A common intrauterine device (IUD) could help preserve fertility and reduce the need for hysterectomies for women suffering endometrial cancer, according to University of Queensland research.
UQ’s Professor Andreas Obermair, from the Queensland Centre for Gynecological Cancer Research, said his team had just completed the feMMe study—a phase II randomized trial with 165 endometrial cancer patients from Australia and New Zealand.
“The feMMe study treated women with endometrial cancer less-invasively through the use of a common IUD, reducing the need for surgery and preserving a women’s fertility,” Professor Obermair said.
“The standard treatment for early-stage endometrial cancer is a total hysterectomy, and while surgery is safe and effective for most patients, there are two groups of women who are poorly served with that strategy.
“Those two groups are young women who haven’t completed a family and want to retain their fertility, and women who are quite obese and have a lot of medical illnesses.”
Professor Obermair said endometrial cancer was the most common gynecological cancer in Australia, with approximately 3200 women diagnosed each year, with cases growing as the levels of obesity and aging increase in Australia.

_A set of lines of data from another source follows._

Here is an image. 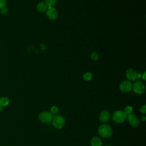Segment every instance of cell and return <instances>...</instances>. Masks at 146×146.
<instances>
[{
	"mask_svg": "<svg viewBox=\"0 0 146 146\" xmlns=\"http://www.w3.org/2000/svg\"><path fill=\"white\" fill-rule=\"evenodd\" d=\"M47 17L51 20H55L58 17V12L53 7H48L46 10Z\"/></svg>",
	"mask_w": 146,
	"mask_h": 146,
	"instance_id": "ba28073f",
	"label": "cell"
},
{
	"mask_svg": "<svg viewBox=\"0 0 146 146\" xmlns=\"http://www.w3.org/2000/svg\"><path fill=\"white\" fill-rule=\"evenodd\" d=\"M91 146H103L102 140L96 136L93 137L90 140Z\"/></svg>",
	"mask_w": 146,
	"mask_h": 146,
	"instance_id": "8fae6325",
	"label": "cell"
},
{
	"mask_svg": "<svg viewBox=\"0 0 146 146\" xmlns=\"http://www.w3.org/2000/svg\"><path fill=\"white\" fill-rule=\"evenodd\" d=\"M38 118L40 121L43 123H48L52 121L53 118V115L50 112L43 111L40 112L38 115Z\"/></svg>",
	"mask_w": 146,
	"mask_h": 146,
	"instance_id": "5b68a950",
	"label": "cell"
},
{
	"mask_svg": "<svg viewBox=\"0 0 146 146\" xmlns=\"http://www.w3.org/2000/svg\"><path fill=\"white\" fill-rule=\"evenodd\" d=\"M145 76H146V72H145V71H144V72H143V74L141 75V78L143 79V80H145Z\"/></svg>",
	"mask_w": 146,
	"mask_h": 146,
	"instance_id": "7402d4cb",
	"label": "cell"
},
{
	"mask_svg": "<svg viewBox=\"0 0 146 146\" xmlns=\"http://www.w3.org/2000/svg\"><path fill=\"white\" fill-rule=\"evenodd\" d=\"M133 111V108L130 106H128L127 107H125L124 110V112L127 115H128L129 114H131L132 112Z\"/></svg>",
	"mask_w": 146,
	"mask_h": 146,
	"instance_id": "9a60e30c",
	"label": "cell"
},
{
	"mask_svg": "<svg viewBox=\"0 0 146 146\" xmlns=\"http://www.w3.org/2000/svg\"><path fill=\"white\" fill-rule=\"evenodd\" d=\"M92 78V74L90 72H86L83 75V78L86 81L90 80Z\"/></svg>",
	"mask_w": 146,
	"mask_h": 146,
	"instance_id": "5bb4252c",
	"label": "cell"
},
{
	"mask_svg": "<svg viewBox=\"0 0 146 146\" xmlns=\"http://www.w3.org/2000/svg\"><path fill=\"white\" fill-rule=\"evenodd\" d=\"M98 133L100 136L107 139L110 137L112 135V129L111 127L107 124H103L98 128Z\"/></svg>",
	"mask_w": 146,
	"mask_h": 146,
	"instance_id": "6da1fadb",
	"label": "cell"
},
{
	"mask_svg": "<svg viewBox=\"0 0 146 146\" xmlns=\"http://www.w3.org/2000/svg\"><path fill=\"white\" fill-rule=\"evenodd\" d=\"M53 126L57 129H61L65 124V119L64 117L60 115H55L53 116L52 120Z\"/></svg>",
	"mask_w": 146,
	"mask_h": 146,
	"instance_id": "3957f363",
	"label": "cell"
},
{
	"mask_svg": "<svg viewBox=\"0 0 146 146\" xmlns=\"http://www.w3.org/2000/svg\"><path fill=\"white\" fill-rule=\"evenodd\" d=\"M0 11L2 15H6L8 13V10L6 7H4L2 9H1Z\"/></svg>",
	"mask_w": 146,
	"mask_h": 146,
	"instance_id": "44dd1931",
	"label": "cell"
},
{
	"mask_svg": "<svg viewBox=\"0 0 146 146\" xmlns=\"http://www.w3.org/2000/svg\"><path fill=\"white\" fill-rule=\"evenodd\" d=\"M127 119L128 121V123L133 127H137L139 125V120L138 117L134 114L131 113L127 115Z\"/></svg>",
	"mask_w": 146,
	"mask_h": 146,
	"instance_id": "9c48e42d",
	"label": "cell"
},
{
	"mask_svg": "<svg viewBox=\"0 0 146 146\" xmlns=\"http://www.w3.org/2000/svg\"><path fill=\"white\" fill-rule=\"evenodd\" d=\"M58 111H59L58 107L56 106H53L50 108V112L52 115H55V114H56L58 112Z\"/></svg>",
	"mask_w": 146,
	"mask_h": 146,
	"instance_id": "e0dca14e",
	"label": "cell"
},
{
	"mask_svg": "<svg viewBox=\"0 0 146 146\" xmlns=\"http://www.w3.org/2000/svg\"><path fill=\"white\" fill-rule=\"evenodd\" d=\"M104 146H111V145H104Z\"/></svg>",
	"mask_w": 146,
	"mask_h": 146,
	"instance_id": "cb8c5ba5",
	"label": "cell"
},
{
	"mask_svg": "<svg viewBox=\"0 0 146 146\" xmlns=\"http://www.w3.org/2000/svg\"><path fill=\"white\" fill-rule=\"evenodd\" d=\"M140 112L145 114L146 113V105L144 104L140 108Z\"/></svg>",
	"mask_w": 146,
	"mask_h": 146,
	"instance_id": "ffe728a7",
	"label": "cell"
},
{
	"mask_svg": "<svg viewBox=\"0 0 146 146\" xmlns=\"http://www.w3.org/2000/svg\"><path fill=\"white\" fill-rule=\"evenodd\" d=\"M45 3L48 7H53L56 3V0H45Z\"/></svg>",
	"mask_w": 146,
	"mask_h": 146,
	"instance_id": "2e32d148",
	"label": "cell"
},
{
	"mask_svg": "<svg viewBox=\"0 0 146 146\" xmlns=\"http://www.w3.org/2000/svg\"><path fill=\"white\" fill-rule=\"evenodd\" d=\"M125 76L129 81H135L137 79L140 78L141 74L134 69L129 68L125 72Z\"/></svg>",
	"mask_w": 146,
	"mask_h": 146,
	"instance_id": "277c9868",
	"label": "cell"
},
{
	"mask_svg": "<svg viewBox=\"0 0 146 146\" xmlns=\"http://www.w3.org/2000/svg\"><path fill=\"white\" fill-rule=\"evenodd\" d=\"M127 115L121 110H117L115 111L112 116L113 121L118 124L123 123L127 119Z\"/></svg>",
	"mask_w": 146,
	"mask_h": 146,
	"instance_id": "7a4b0ae2",
	"label": "cell"
},
{
	"mask_svg": "<svg viewBox=\"0 0 146 146\" xmlns=\"http://www.w3.org/2000/svg\"><path fill=\"white\" fill-rule=\"evenodd\" d=\"M145 120H146V117H145V116H143V117H141V120H142V121H145Z\"/></svg>",
	"mask_w": 146,
	"mask_h": 146,
	"instance_id": "603a6c76",
	"label": "cell"
},
{
	"mask_svg": "<svg viewBox=\"0 0 146 146\" xmlns=\"http://www.w3.org/2000/svg\"><path fill=\"white\" fill-rule=\"evenodd\" d=\"M6 0H0V9H2L6 6Z\"/></svg>",
	"mask_w": 146,
	"mask_h": 146,
	"instance_id": "d6986e66",
	"label": "cell"
},
{
	"mask_svg": "<svg viewBox=\"0 0 146 146\" xmlns=\"http://www.w3.org/2000/svg\"><path fill=\"white\" fill-rule=\"evenodd\" d=\"M91 59H92V60H95V61H96V60H98V59H99V56H98V55L97 54V53H96V52L93 51V52L91 53Z\"/></svg>",
	"mask_w": 146,
	"mask_h": 146,
	"instance_id": "ac0fdd59",
	"label": "cell"
},
{
	"mask_svg": "<svg viewBox=\"0 0 146 146\" xmlns=\"http://www.w3.org/2000/svg\"><path fill=\"white\" fill-rule=\"evenodd\" d=\"M9 100L6 97H2L0 98V107H5L9 104Z\"/></svg>",
	"mask_w": 146,
	"mask_h": 146,
	"instance_id": "4fadbf2b",
	"label": "cell"
},
{
	"mask_svg": "<svg viewBox=\"0 0 146 146\" xmlns=\"http://www.w3.org/2000/svg\"><path fill=\"white\" fill-rule=\"evenodd\" d=\"M132 89L133 91L137 94H142L145 92V86L141 81H137L132 84Z\"/></svg>",
	"mask_w": 146,
	"mask_h": 146,
	"instance_id": "8992f818",
	"label": "cell"
},
{
	"mask_svg": "<svg viewBox=\"0 0 146 146\" xmlns=\"http://www.w3.org/2000/svg\"><path fill=\"white\" fill-rule=\"evenodd\" d=\"M48 6L45 3V2H40L36 6V10L39 12H44L46 11Z\"/></svg>",
	"mask_w": 146,
	"mask_h": 146,
	"instance_id": "7c38bea8",
	"label": "cell"
},
{
	"mask_svg": "<svg viewBox=\"0 0 146 146\" xmlns=\"http://www.w3.org/2000/svg\"><path fill=\"white\" fill-rule=\"evenodd\" d=\"M119 89L123 92H128L132 89V84L128 80H124L120 83Z\"/></svg>",
	"mask_w": 146,
	"mask_h": 146,
	"instance_id": "52a82bcc",
	"label": "cell"
},
{
	"mask_svg": "<svg viewBox=\"0 0 146 146\" xmlns=\"http://www.w3.org/2000/svg\"><path fill=\"white\" fill-rule=\"evenodd\" d=\"M99 121L101 123H107V121H108V120L110 119V112L107 110H106L102 111L99 113Z\"/></svg>",
	"mask_w": 146,
	"mask_h": 146,
	"instance_id": "30bf717a",
	"label": "cell"
}]
</instances>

The results of the feMMe study have provided a boost for young and overweight women who may be eligible for a non-surgical treatment option.
Professor Obermair said 82 percent of women with a precursor to endometrial cancer called ‘endometrial hyperplasia with atypia’ and 52 percent of women with endometrial cancer responded to the new non-invasive treatment.

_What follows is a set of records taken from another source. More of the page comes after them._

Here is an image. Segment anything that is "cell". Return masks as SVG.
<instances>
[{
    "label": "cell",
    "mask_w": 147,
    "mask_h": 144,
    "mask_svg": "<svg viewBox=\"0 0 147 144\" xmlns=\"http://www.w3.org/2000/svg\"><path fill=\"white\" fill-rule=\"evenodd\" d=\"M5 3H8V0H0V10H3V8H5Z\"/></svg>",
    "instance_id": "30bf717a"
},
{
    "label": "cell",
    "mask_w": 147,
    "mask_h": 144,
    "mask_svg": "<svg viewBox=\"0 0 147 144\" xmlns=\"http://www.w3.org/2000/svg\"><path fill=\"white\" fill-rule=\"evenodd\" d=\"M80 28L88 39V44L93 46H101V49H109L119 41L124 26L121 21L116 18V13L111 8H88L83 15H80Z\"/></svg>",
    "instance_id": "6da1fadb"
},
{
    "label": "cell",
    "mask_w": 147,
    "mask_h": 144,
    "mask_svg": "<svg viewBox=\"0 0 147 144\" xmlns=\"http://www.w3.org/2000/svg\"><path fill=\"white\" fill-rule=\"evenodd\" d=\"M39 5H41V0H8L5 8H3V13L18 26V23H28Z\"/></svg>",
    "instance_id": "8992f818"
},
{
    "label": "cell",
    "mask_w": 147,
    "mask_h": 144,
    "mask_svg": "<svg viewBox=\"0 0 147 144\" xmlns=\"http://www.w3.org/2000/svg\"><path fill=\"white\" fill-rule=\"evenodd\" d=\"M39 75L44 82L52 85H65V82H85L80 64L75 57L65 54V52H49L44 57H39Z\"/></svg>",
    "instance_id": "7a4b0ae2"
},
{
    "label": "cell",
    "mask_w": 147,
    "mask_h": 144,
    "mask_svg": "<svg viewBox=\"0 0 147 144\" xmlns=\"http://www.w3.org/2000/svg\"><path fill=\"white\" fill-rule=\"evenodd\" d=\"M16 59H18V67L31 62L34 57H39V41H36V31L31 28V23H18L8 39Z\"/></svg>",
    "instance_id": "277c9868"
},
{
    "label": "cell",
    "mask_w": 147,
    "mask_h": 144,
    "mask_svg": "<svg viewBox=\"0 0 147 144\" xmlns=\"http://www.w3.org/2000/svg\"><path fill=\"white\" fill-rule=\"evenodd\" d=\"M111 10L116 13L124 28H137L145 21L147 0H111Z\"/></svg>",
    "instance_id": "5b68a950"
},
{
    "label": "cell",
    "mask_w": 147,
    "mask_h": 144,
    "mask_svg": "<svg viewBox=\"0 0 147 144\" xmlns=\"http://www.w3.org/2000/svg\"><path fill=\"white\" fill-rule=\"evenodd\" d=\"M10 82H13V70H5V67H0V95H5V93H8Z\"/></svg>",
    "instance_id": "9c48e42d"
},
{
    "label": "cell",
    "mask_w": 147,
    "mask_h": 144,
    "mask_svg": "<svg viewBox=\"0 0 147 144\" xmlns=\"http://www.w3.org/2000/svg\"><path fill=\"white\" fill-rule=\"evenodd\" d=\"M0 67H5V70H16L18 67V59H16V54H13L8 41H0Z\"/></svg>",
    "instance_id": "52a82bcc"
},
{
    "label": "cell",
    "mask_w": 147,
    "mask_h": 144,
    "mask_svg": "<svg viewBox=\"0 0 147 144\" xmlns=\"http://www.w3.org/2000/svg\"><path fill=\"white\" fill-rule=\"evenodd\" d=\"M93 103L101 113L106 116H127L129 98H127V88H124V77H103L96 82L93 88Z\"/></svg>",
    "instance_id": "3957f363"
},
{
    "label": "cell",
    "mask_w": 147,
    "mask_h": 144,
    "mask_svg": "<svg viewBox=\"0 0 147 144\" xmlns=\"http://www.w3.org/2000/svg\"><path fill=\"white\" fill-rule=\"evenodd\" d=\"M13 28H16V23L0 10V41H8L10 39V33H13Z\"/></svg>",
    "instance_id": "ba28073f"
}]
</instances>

“Importantly, the trial also showed that with weight loss, the new treatment was more successful with a 67 percent response rate, and side effects were few and far between,” he said.

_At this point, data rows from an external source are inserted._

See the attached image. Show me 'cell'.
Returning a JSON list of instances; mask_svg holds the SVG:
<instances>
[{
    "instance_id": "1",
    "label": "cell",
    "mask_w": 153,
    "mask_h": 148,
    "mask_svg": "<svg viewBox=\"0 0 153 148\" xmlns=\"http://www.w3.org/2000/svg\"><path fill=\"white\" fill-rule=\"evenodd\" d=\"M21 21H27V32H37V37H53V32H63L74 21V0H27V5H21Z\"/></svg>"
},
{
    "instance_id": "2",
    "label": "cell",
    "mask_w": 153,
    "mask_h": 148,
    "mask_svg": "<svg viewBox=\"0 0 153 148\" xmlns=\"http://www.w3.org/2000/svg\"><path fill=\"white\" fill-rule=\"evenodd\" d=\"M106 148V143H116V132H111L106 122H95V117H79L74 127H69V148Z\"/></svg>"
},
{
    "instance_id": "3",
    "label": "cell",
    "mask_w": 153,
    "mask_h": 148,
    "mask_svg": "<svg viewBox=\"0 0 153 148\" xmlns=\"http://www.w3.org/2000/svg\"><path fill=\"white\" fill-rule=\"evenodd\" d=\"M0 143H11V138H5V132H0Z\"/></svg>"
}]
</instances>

“The results benefit women who have an unreasonably high risk of complications from endometrial cancer surgery and younger women diagnosed with early stage cancer who wish to retain fertility to complete their families.”
While the results of the trial are positive, Professor Obermair said there was more work to be done.
“We need to focus further research efforts to find parameters that predict response or non-response to that non-invasive treatment,” he said.